Given records: Begin

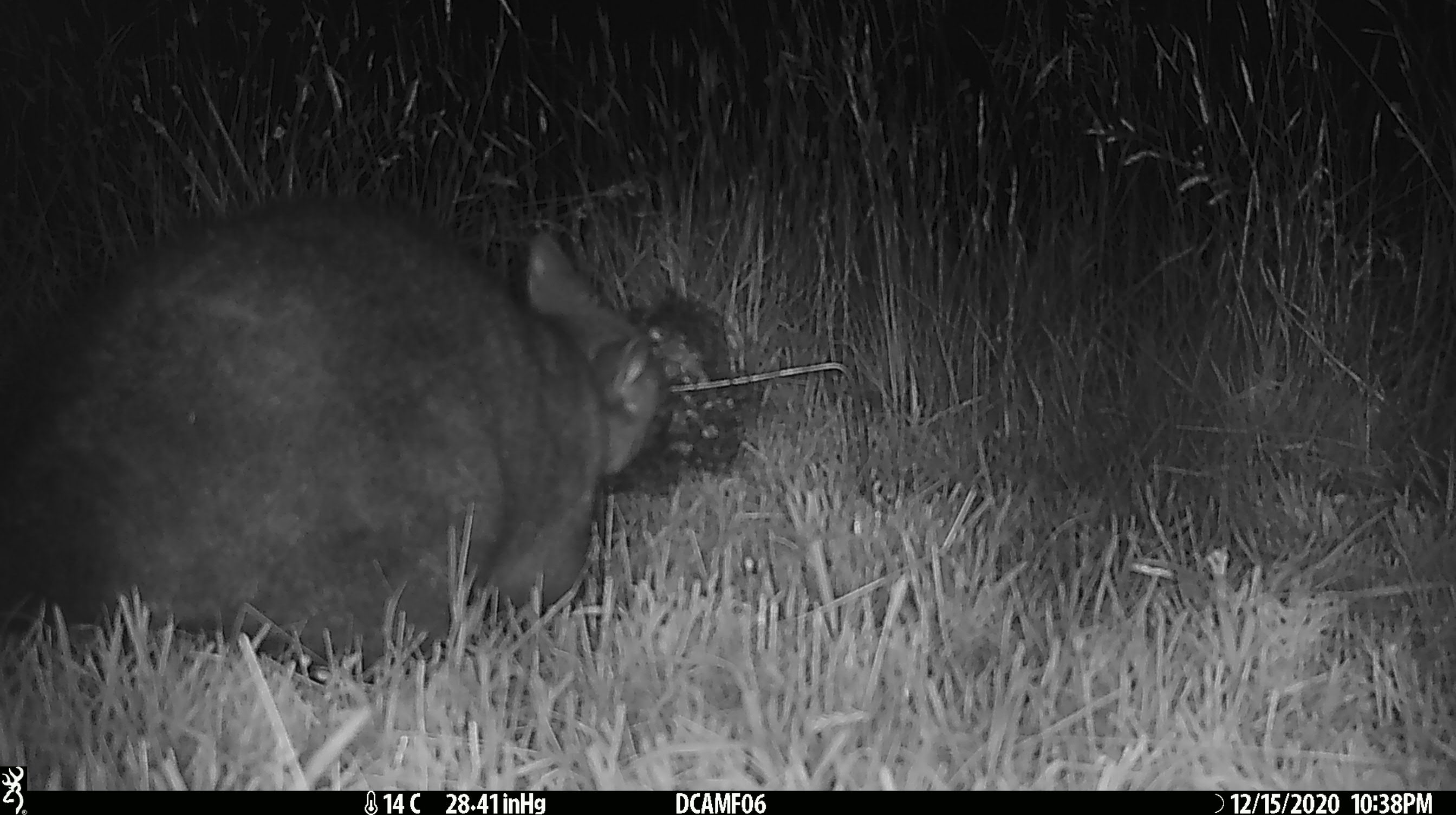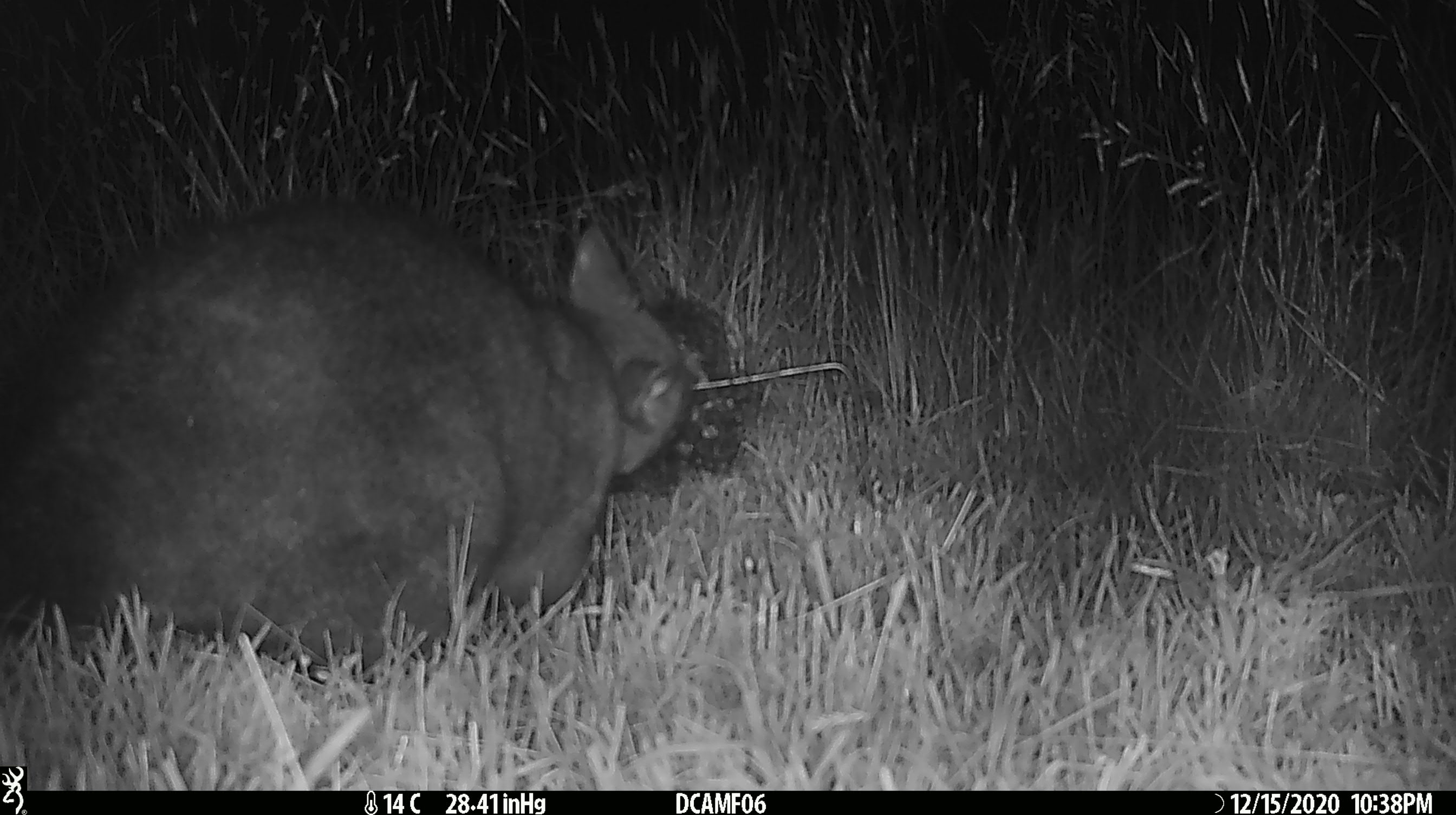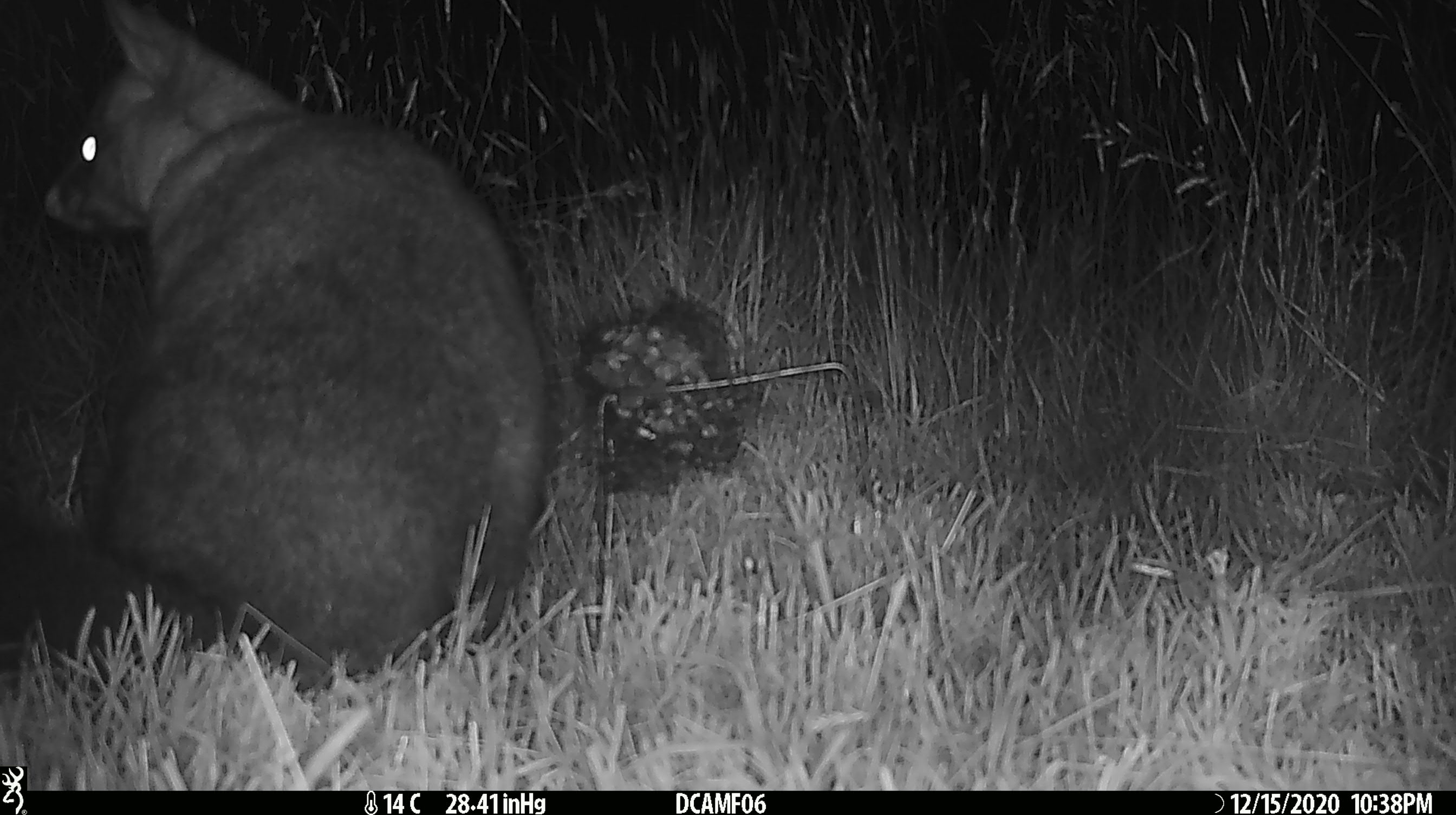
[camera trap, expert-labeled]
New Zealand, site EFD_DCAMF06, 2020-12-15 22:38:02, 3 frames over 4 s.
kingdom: Animalia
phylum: Chordata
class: Mammalia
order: Diprotodontia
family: Phalangeridae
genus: Trichosurus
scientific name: Trichosurus vulpecula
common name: common brushtail possum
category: possum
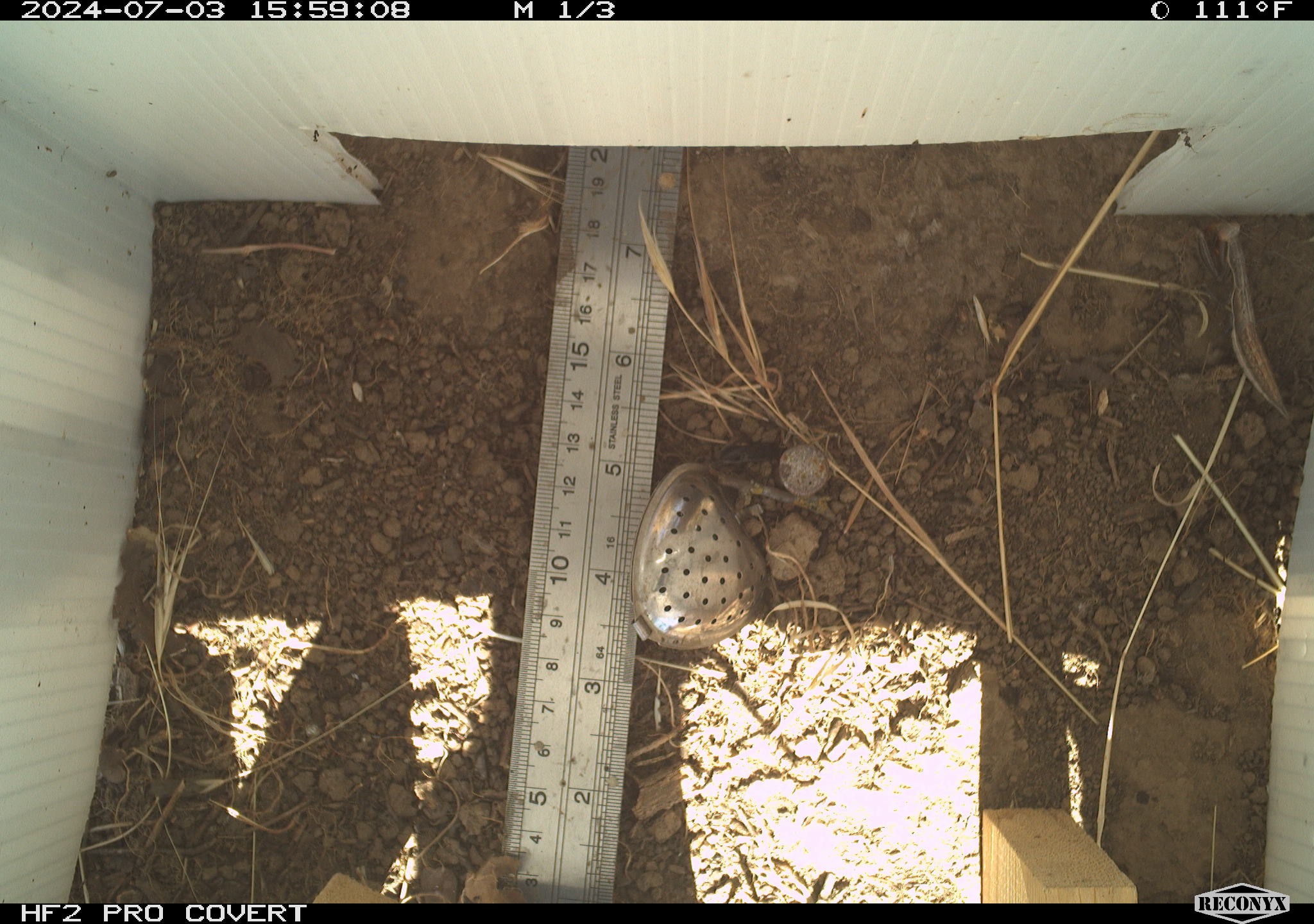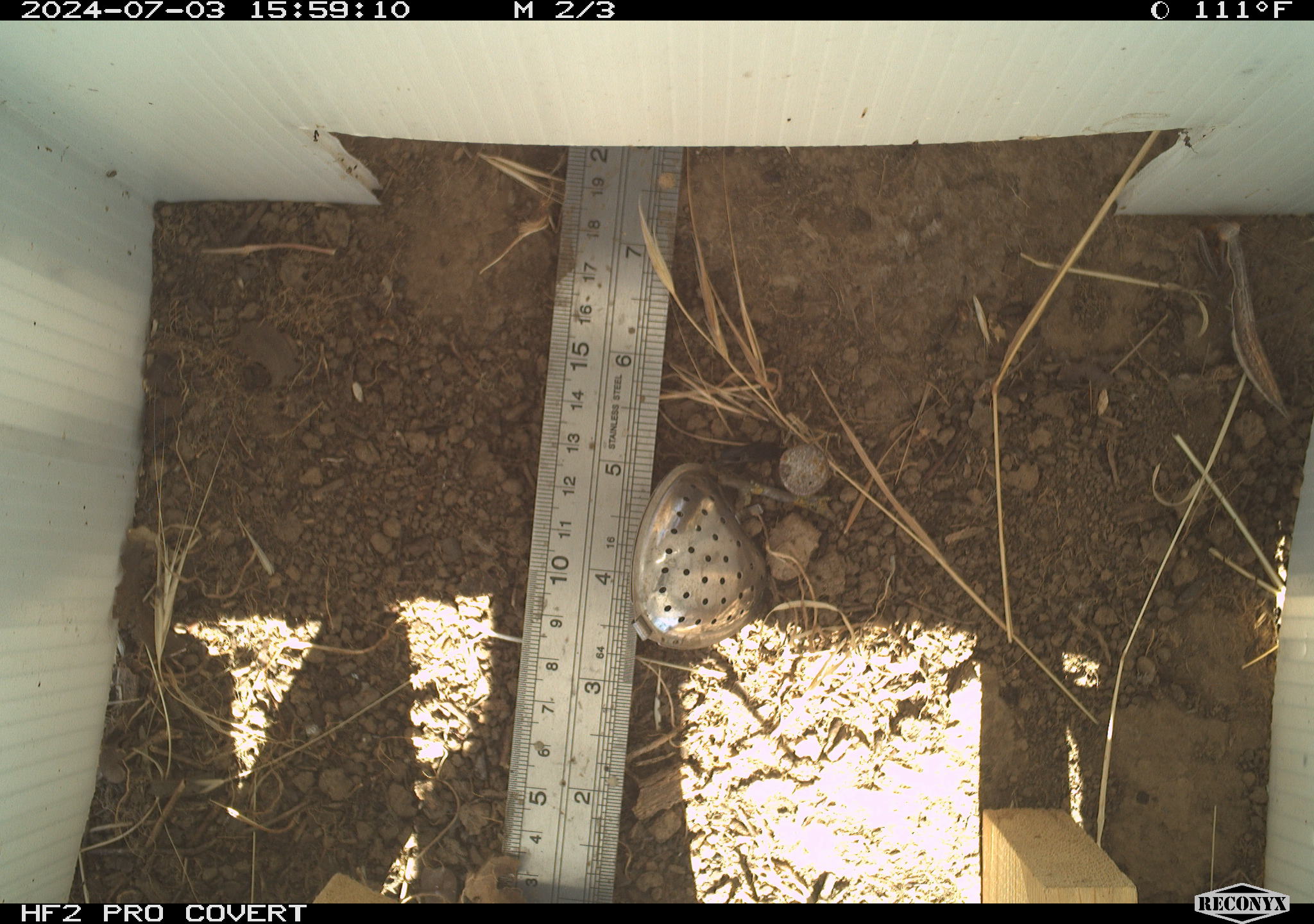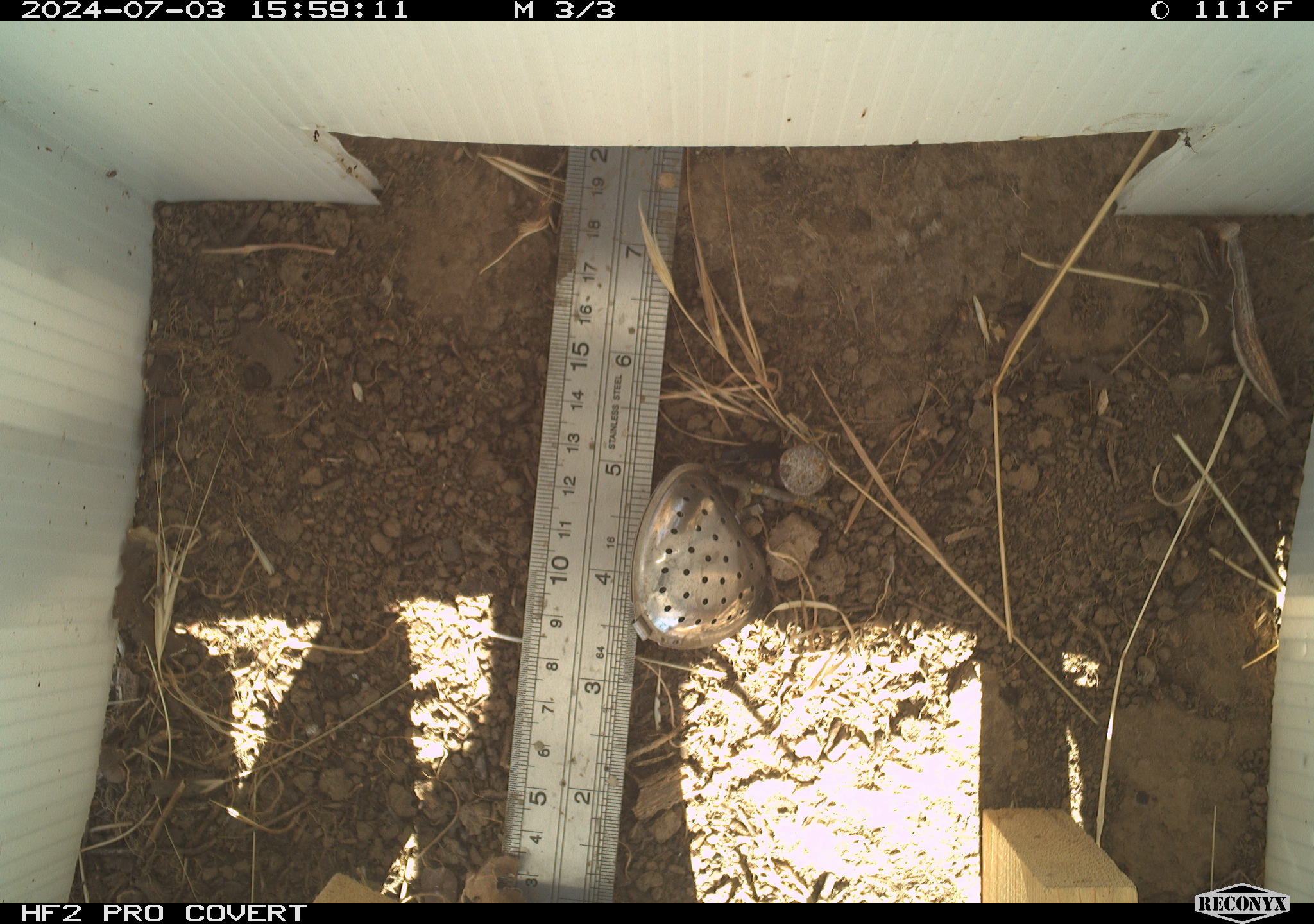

Given records: End

• _Exercise goal_
Reproduce all of the entries word for word, skipping any pictures they hold.

• _Exercise response_
[camera trap, expert-labeled]
New Zealand, site EFD_DCAMF06, 2020-12-15 22:38:02, 3 frames over 4 s.
kingdom: Animalia
phylum: Chordata
class: Mammalia
order: Diprotodontia
family: Phalangeridae
genus: Trichosurus
scientific name: Trichosurus vulpecula
common name: common brushtail possum
category: possum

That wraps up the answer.